9. Le terme spécisme a été forgé sur le modèle des mots « racisme » ou « sexisme ». Il désigne la discrimination arbitraire à l’encontre des individus sensibles qui n’appartiennent pas à notre espèce. Il découle du spécisme une exploitation d’une extrême brutalité, puisque la plupart des humains de nos sociétés considèrent les animaux comme des marchandises, utilisables pour des fins aussi dérisoires que les élever puis tuer pour en consommer la chair !
10. Cf. David Olivier, « Les espèces non plus n’existent pas », Cahiers antispécistes n°11, déc. 1994.
11. Un inventaire et une analyse critique des théories défendant cette distinction sont proposés dans Animal, mon prochain de Florence Burgat (Éditions Odile Jacob, 1997). Dans la philosophie éthique savante, la frontière « naturelle » délimitant l’espèce humaine est rarement présentée de façon aussi sommaire, comme constituant, en tant que telle, un critère moralement pertinent. On soutient plutôt que les êtres appartenant à cette espèce sont seuls à posséder d’autres caractéristiques qui, elles, sont pertinentes. On espère ainsi, par des moyens plus présentables, arriver à des conclusions équivalentes. Ces positions ont été sytématiquement passées au crible de la critique au cours des trente dernières années, notamment par des auteurs anglo-saxons (P. Singer, T. Regan, J. Rachels...) qui en ont révélé toute la faiblesse.
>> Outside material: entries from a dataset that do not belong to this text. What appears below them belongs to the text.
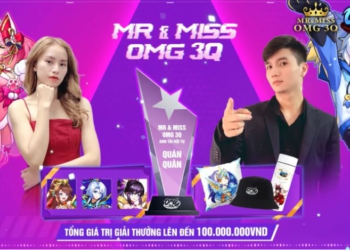 Mr & Miss OMG 3Q: Đội hình trai tài gái sắc cực ngầu oanh tạc chiến trường Tam Quốc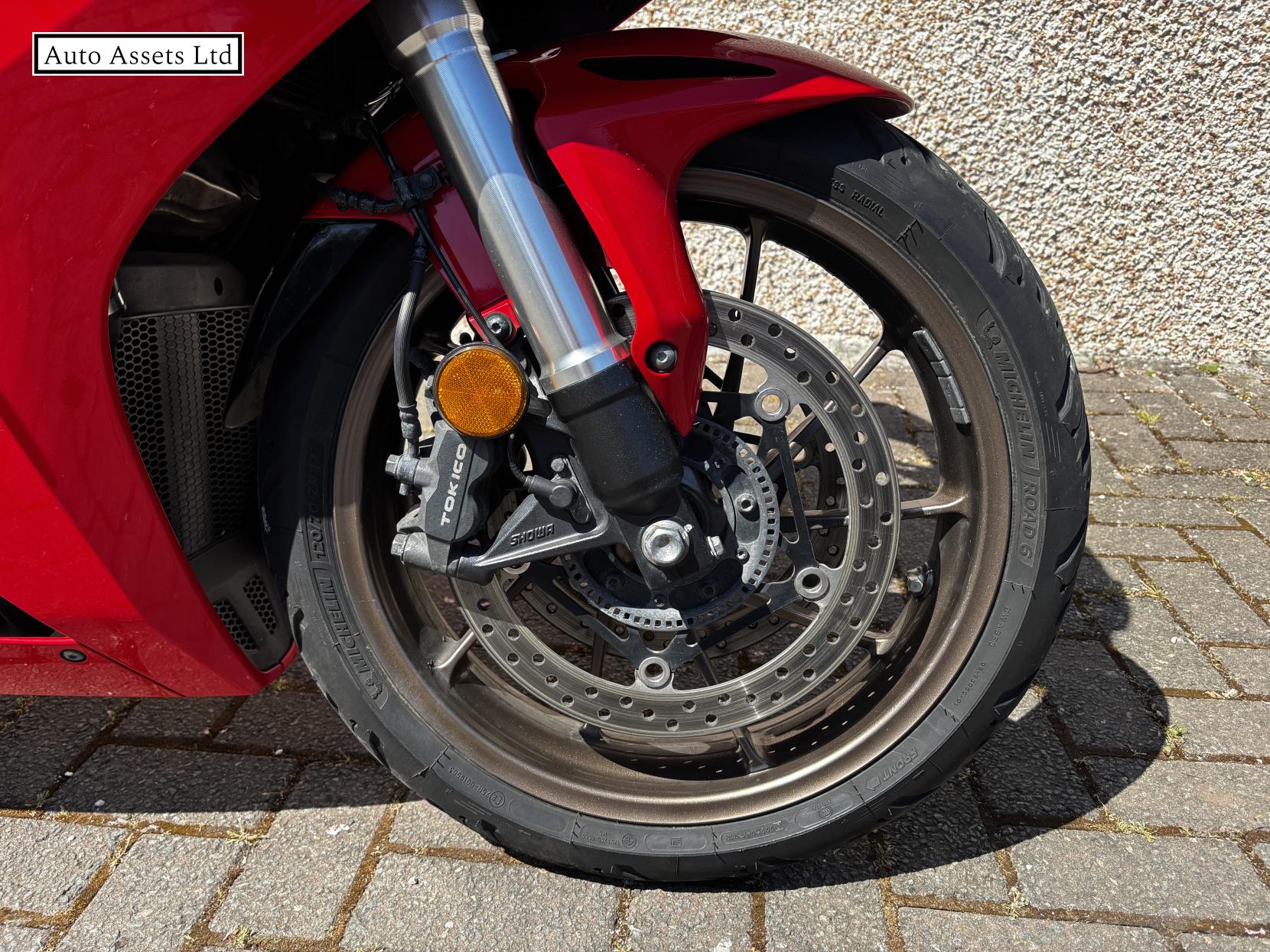 Honda VFR800 800 F Sports Tourer Petrol Manual Euro 4 (107 ps)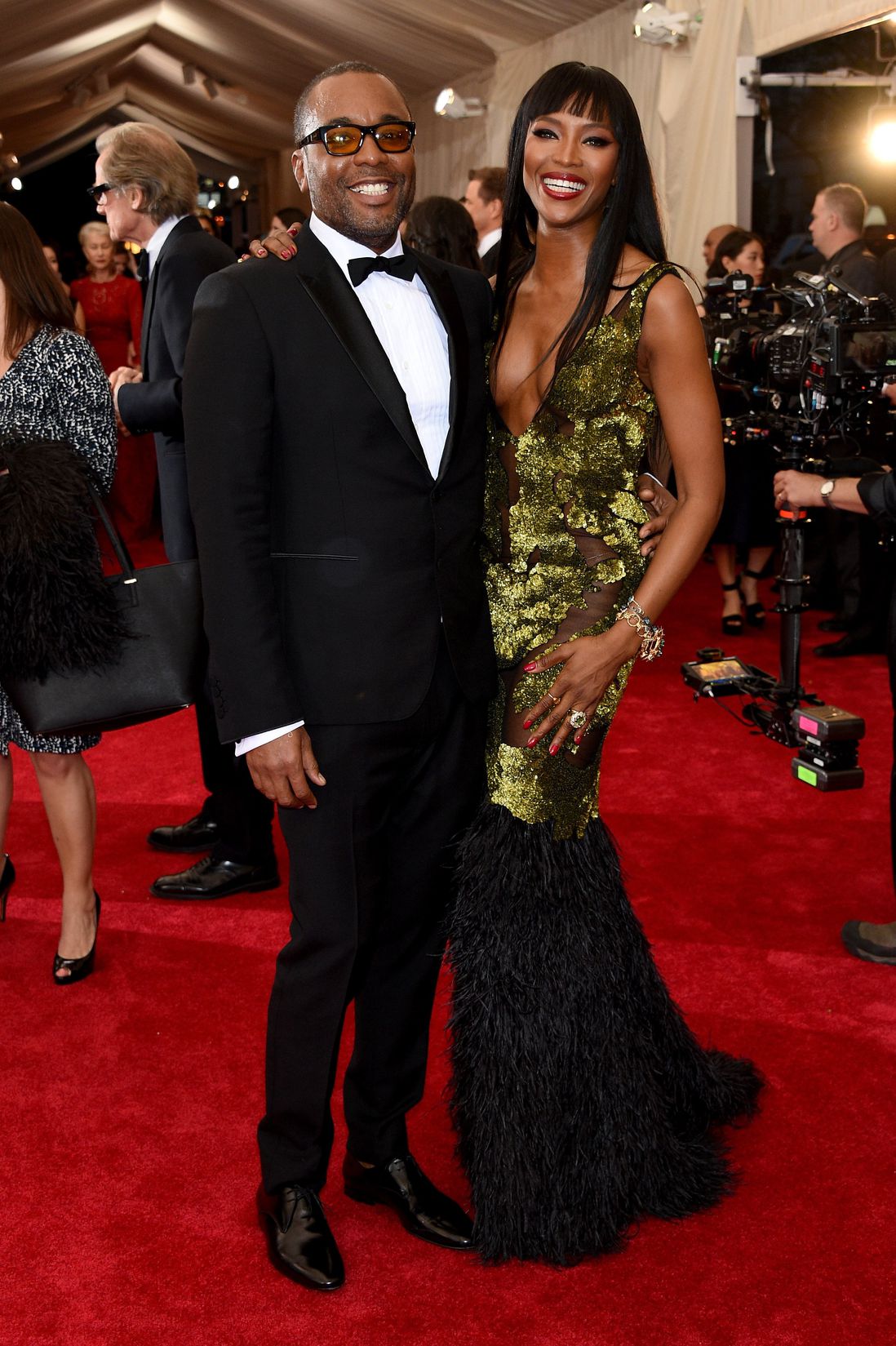 Naomi Campbell and Lee Daniels<br/>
Des textes de ces auteurs – et d’autres traitant de ce même sujet – sont disponibles en langue française sur le site des Cahiers antispécistes (http://cahiers-antispecistes.org) et des éditions tahin-party (http://tahin-party.org).
12. An Introduction to the Principles of Morals and Legislation (1789).
13. L’instinct reste un élément central de la rhétorique naturaliste à l’encontre des animaux, mais aucun éthologiste n’ose aujourd’hui se référer encore à une notion qui évoque la « vertu dormitive » de Molière... Le principal atout de la notion d’instinct est d’évacuer l’idée d’une subjectivité animale (ou, il n’y a pas si longtemps, d’autres classes de dominés comme les femmes ou les Noirs), et d’évoquer (et non expliciter !) une transmission de l’espèce à l’individu de la fonction naturelle qu’il doit incarner.
14. La traditionnelle controverse sur ce qui chez les humains serait acquis ou au contraire inné (par exemple, concernant les sexes ou les « races ») ne s’explique que par la croyance en l’idée de nature ; « l’inné » et « l’acquis » sont nécessairement inextricables et résultent dans chaque cas de causes extrêmement nombreuses et hétérogènes qu’il est dénué de sens de vouloir ainsi distinguer en deux catégories. En outre, les qualités que l’on qualifie d’innées n’impliquent aucunement une nature, contrairement à ce qui semble espéré ou au contraire redouté. Des caractères innés n’impliquent ni une essence ni une destination (devoir-être), et il est faux de penser que ce qui serait inné serait toujours immuable, définitif (et dans certains cas "inconscient", ne requérant pas une perception subjective, ni une décision du sujet pour s’exécuter) alors que ce qui serait acquis resterait plastique, modifiable, améliorable (et conscient et soumis à la volonté, etc.).
15. Cf. Claude Guillon, À la vie à la mort. Maîtrise de la douleur et droit à la mort, Noêsis, 1997.